**Problems to work on:**
**1)** In the article on Vietnam's real estate market, condense the paragraph beginning "The actual demand for luxury property" into a short bulleted list that keeps its main facts.
**2)** According to the article on Vietnam's real estate market, how many units were sold in Hanoi's primary apartment market in the second quarter?
**3)** Carry the article on Vietnam's real estate market forward, picking up after its final sentence.

**Excerpt to read:**

--- Begin ---

Vietnam’s real estate market stagnates

A deluge of development has left Vietnam swimming in apartments no one can afford



Workers at a construction site in downtown Ho Chi Minh City. Supply will increase on the local real estate and experts say this can put more pressure on prices.

The real estate market, especially the high-end aparment segment, has hit a rough spot recently as prices remain high in the face of abundant supply.

The actual demand for luxury property is very low, at the moment. Many developers have had to cut their prices and begin offering lots of perks to attract buyers. Despite these efforts, sales have sagged, according to Nguyen Manh Ha, director of the Construction Ministry’s Housing and Real Estate Market Management Department.

“This month only two people bought apartments,” said Nguyen Thu Ha, a salesperson from a real estate exchange center in Khuat Duy Tien Street in Hanoi. “Most people come here to check prices only.”

Many real estate exchange centers in the area are seeing the same situation, she said. Despite the slow trade, property prices remain beyond the financial grasp of many customers she explained.

In Ho Chi Minh City, only 14 percent of the luxury apartment supply was sold in the first eight months of this year. Meanwhile agents sold off 17 percent of midrange and 20 percent of low-end apartments, according to a recent survey conducted by the market research firm Cushman & Wakefield Vietnam.

The primary apartment market in Hanoi was generally not very vibrant in the second quarter. Only 670 units were sold, accounting for 48 percent of the primary supply, said Savills Vietnam, a UK-based research firm.

--- End ---

**Recorded information:**
--- Begin ---

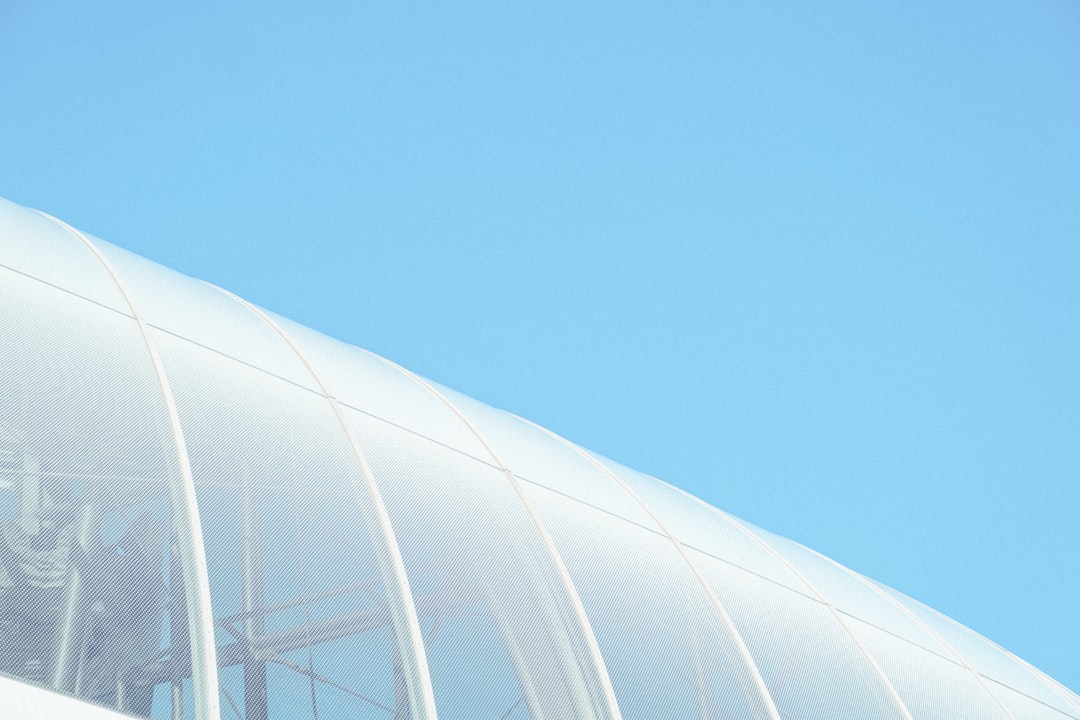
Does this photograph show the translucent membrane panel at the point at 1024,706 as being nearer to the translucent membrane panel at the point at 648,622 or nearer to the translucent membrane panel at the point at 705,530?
the translucent membrane panel at the point at 705,530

--- End ---

**Responses:**
**1)**
- Actual demand for luxury property is currently very low.
- Many developers have cut prices and are offering many perks to attract buyers.
- Sales have sagged despite these efforts.
- Source: Nguyen Manh Ha, director of the Construction Ministry's Housing and Real Estate Market Management Department.

**2)** Only 670 units, accounting for 48 percent of the primary supply.

**3)**
Hugo Slade, deputy director of Cushman & Wakefield Vietnam, attributed the stagnation to high real estate prices and high interest rates. Complicated borrowing procedures remain a major obstacle for those who cannot afford the inflated prices.

The price of luxury apartments stands at US$2,350-2,870 per square meter, while mid-range and low-end flats sell for $1,460- 1,860; and $780-810, respectively, according to the survey.

Nguyen Van Minh, general secretary of the Vietnam Property Association said the real estate market in Hanoi and some neighboring areas was very hot, when the National Assembly discussed the Hanoi zoning plan some months ago. Because the plan has still not been approved, the market has reverted to its previous state.

A supply surplus has only exacerbated the situation. According to the Ministry of Construction, 2,500 apartment projects are currently underway nationwide, including 800 in Hanoi, and 1,400 in Ho Chi Minh City.

A recent report from Savills Vietnam said there were 11,200 apartments available for sale in the southern city’s primary market in the second quarter, an increase of 24 percent compared to the first quarter. The company said about 28,500 apartments that are currently in the works will be completed between 2010 to 2012. An estimated 5,800 apartments will become available in the second half of 2010.

Minh from the property association, said the government has facilitated the construction of low-income apartments, and many projects have been implemented. Thus, many apartments will become available for sale by the end of this year.

The real estate consulting firm CB Richard Ellis, sales of mid-range and affordable development will continue to flourish in the coming months.

According to the Ho Chi Minh City Real Estate Association, mid-range housing will be the key real estate product both this year and the next. Housing products priced between VND12- 15 million per square meter will grow the most because both homebuyers and investors can afford them.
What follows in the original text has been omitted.